[Work to be completed]
Your task is to retype each line of the data below exactly.

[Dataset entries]
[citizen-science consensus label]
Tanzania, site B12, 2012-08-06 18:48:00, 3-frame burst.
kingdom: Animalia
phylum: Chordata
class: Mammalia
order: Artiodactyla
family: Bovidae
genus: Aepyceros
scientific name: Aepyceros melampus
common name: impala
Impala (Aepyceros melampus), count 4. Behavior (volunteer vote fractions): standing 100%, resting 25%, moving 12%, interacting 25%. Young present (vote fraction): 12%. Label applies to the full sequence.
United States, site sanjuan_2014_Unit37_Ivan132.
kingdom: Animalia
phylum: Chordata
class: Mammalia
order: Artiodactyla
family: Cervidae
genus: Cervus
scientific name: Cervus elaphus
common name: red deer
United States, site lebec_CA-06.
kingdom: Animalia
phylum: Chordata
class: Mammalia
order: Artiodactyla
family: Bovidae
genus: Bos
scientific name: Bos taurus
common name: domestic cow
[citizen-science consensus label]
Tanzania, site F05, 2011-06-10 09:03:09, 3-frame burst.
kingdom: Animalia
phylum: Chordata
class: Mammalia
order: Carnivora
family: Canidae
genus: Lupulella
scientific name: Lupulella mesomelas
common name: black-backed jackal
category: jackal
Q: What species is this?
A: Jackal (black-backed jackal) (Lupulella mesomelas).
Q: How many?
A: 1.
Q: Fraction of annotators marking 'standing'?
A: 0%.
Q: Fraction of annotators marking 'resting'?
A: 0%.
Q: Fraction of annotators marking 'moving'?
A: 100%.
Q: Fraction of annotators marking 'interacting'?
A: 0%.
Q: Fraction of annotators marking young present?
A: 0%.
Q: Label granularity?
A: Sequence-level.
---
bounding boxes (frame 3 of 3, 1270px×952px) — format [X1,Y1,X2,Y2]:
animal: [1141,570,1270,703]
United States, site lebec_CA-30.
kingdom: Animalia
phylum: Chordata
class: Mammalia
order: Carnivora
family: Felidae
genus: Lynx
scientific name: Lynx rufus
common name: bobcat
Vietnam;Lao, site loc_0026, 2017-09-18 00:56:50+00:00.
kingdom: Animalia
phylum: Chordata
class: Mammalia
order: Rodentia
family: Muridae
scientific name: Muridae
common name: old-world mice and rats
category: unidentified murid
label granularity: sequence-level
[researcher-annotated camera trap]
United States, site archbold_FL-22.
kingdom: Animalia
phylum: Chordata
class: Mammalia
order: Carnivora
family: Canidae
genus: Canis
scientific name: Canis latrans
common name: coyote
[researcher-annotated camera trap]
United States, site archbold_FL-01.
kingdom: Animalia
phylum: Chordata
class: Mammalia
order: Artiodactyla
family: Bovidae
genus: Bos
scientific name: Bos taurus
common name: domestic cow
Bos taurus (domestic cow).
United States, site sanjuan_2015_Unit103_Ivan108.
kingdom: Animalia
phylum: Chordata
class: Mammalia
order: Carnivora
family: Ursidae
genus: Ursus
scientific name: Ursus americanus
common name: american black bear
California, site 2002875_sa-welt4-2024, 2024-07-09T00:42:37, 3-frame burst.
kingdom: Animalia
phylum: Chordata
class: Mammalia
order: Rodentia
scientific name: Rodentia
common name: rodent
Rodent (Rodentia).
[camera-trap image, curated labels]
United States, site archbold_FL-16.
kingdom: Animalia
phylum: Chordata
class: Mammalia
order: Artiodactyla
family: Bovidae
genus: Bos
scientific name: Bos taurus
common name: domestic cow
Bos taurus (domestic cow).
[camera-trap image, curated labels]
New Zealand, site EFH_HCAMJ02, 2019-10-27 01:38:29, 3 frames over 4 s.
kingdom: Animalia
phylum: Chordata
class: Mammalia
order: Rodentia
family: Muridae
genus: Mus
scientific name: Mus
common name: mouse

[Expected answer]
[citizen-science consensus label]
Tanzania, site B12, 2012-08-06 18:48:00, 3-frame burst.
kingdom: Animalia
phylum: Chordata
class: Mammalia
order: Artiodactyla
family: Bovidae
genus: Aepyceros
scientific name: Aepyceros melampus
common name: impala
Impala (Aepyceros melampus), count 4. Behavior (volunteer vote fractions): standing 100%, resting 25%, moving 12%, interacting 25%. Young present (vote fraction): 12%. Label applies to the full sequence.
United States, site sanjuan_2014_Unit37_Ivan132.
kingdom: Animalia
phylum: Chordata
class: Mammalia
order: Artiodactyla
family: Cervidae
genus: Cervus
scientific name: Cervus elaphus
common name: red deer
United States, site lebec_CA-06.
kingdom: Animalia
phylum: Chordata
class: Mammalia
order: Artiodactyla
family: Bovidae
genus: Bos
scientific name: Bos taurus
common name: domestic cow
[citizen-science consensus label]
Tanzania, site F05, 2011-06-10 09:03:09, 3-frame burst.
kingdom: Animalia
phylum: Chordata
class: Mammalia
order: Carnivora
family: Canidae
genus: Lupulella
scientific name: Lupulella mesomelas
common name: black-backed jackal
category: jackal
Q: What species is this?
A: Jackal (black-backed jackal) (Lupulella mesomelas).
Q: How many?
A: 1.
Q: Fraction of annotators marking 'standing'?
A: 0%.
Q: Fraction of annotators marking 'resting'?
A: 0%.
Q: Fraction of annotators marking 'moving'?
A: 100%.
Q: Fraction of annotators marking 'interacting'?
A: 0%.
Q: Fraction of annotators marking young present?
A: 0%.
Q: Label granularity?
A: Sequence-level.
---
bounding boxes (frame 3 of 3, 1270px×952px) — format [X1,Y1,X2,Y2]:
animal: [1141,570,1270,703]
United States, site lebec_CA-30.
kingdom: Animalia
phylum: Chordata
class: Mammalia
order: Carnivora
family: Felidae
genus: Lynx
scientific name: Lynx rufus
common name: bobcat
Vietnam;Lao, site loc_0026, 2017-09-18 00:56:50+00:00.
kingdom: Animalia
phylum: Chordata
class: Mammalia
order: Rodentia
family: Muridae
scientific name: Muridae
common name: old-world mice and rats
category: unidentified murid
label granularity: sequence-level
[researcher-annotated camera trap]
United States, site archbold_FL-22.
kingdom: Animalia
phylum: Chordata
class: Mammalia
order: Carnivora
family: Canidae
genus: Canis
scientific name: Canis latrans
common name: coyote
[researcher-annotated camera trap]
United States, site archbold_FL-01.
kingdom: Animalia
phylum: Chordata
class: Mammalia
order: Artiodactyla
family: Bovidae
genus: Bos
scientific name: Bos taurus
common name: domestic cow
Bos taurus (domestic cow).
United States, site sanjuan_2015_Unit103_Ivan108.
kingdom: Animalia
phylum: Chordata
class: Mammalia
order: Carnivora
family: Ursidae
genus: Ursus
scientific name: Ursus americanus
common name: american black bear
California, site 2002875_sa-welt4-2024, 2024-07-09T00:42:37, 3-frame burst.
kingdom: Animalia
phylum: Chordata
class: Mammalia
order: Rodentia
scientific name: Rodentia
common name: rodent
Rodent (Rodentia).
[camera-trap image, curated labels]
United States, site archbold_FL-16.
kingdom: Animalia
phylum: Chordata
class: Mammalia
order: Artiodactyla
family: Bovidae
genus: Bos
scientific name: Bos taurus
common name: domestic cow
Bos taurus (domestic cow).
[camera-trap image, curated labels]
New Zealand, site EFH_HCAMJ02, 2019-10-27 01:38:29, 3 frames over 4 s.
kingdom: Animalia
phylum: Chordata
class: Mammalia
order: Rodentia
family: Muridae
genus: Mus
scientific name: Mus
common name: mouse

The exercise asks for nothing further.